__WORK REQUIRED__. Write out every line of the data below as a numbered list, leaving out the blank lines.

__SUPPLIED INFORMATION__.
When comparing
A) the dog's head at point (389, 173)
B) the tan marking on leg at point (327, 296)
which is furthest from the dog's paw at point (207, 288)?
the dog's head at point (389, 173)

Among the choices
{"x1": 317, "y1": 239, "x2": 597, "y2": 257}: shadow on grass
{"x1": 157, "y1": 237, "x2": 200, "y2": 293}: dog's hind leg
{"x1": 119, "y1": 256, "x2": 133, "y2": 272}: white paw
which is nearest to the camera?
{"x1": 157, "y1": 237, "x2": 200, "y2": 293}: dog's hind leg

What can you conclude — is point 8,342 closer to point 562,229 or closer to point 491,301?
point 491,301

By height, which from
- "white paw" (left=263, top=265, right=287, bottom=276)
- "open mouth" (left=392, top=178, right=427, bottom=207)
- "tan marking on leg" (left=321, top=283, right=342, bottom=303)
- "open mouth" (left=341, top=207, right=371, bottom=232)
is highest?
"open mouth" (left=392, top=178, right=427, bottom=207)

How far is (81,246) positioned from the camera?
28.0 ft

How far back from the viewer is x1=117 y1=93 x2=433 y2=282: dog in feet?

__IN RESPONSE__.
1. When comparing
2. A) the dog's head at point (389, 173)
3. B) the tan marking on leg at point (327, 296)
4. which is furthest from the dog's paw at point (207, 288)?
5. the dog's head at point (389, 173)
6. Among the choices
7. {"x1": 317, "y1": 239, "x2": 597, "y2": 257}: shadow on grass
8. {"x1": 157, "y1": 237, "x2": 200, "y2": 293}: dog's hind leg
9. {"x1": 119, "y1": 256, "x2": 133, "y2": 272}: white paw
10. which is nearest to the camera?
11. {"x1": 157, "y1": 237, "x2": 200, "y2": 293}: dog's hind leg
12. What can you conclude — is point 8,342 closer to point 562,229 or closer to point 491,301?
13. point 491,301
14. By height, which from
15. - "white paw" (left=263, top=265, right=287, bottom=276)
16. - "open mouth" (left=392, top=178, right=427, bottom=207)
17. - "tan marking on leg" (left=321, top=283, right=342, bottom=303)
18. - "open mouth" (left=341, top=207, right=371, bottom=232)
19. is highest?
20. "open mouth" (left=392, top=178, right=427, bottom=207)
21. How far is (81,246) positioned from the camera?
22. 28.0 ft
23. How far back from the viewer is x1=117 y1=93 x2=433 y2=282: dog in feet?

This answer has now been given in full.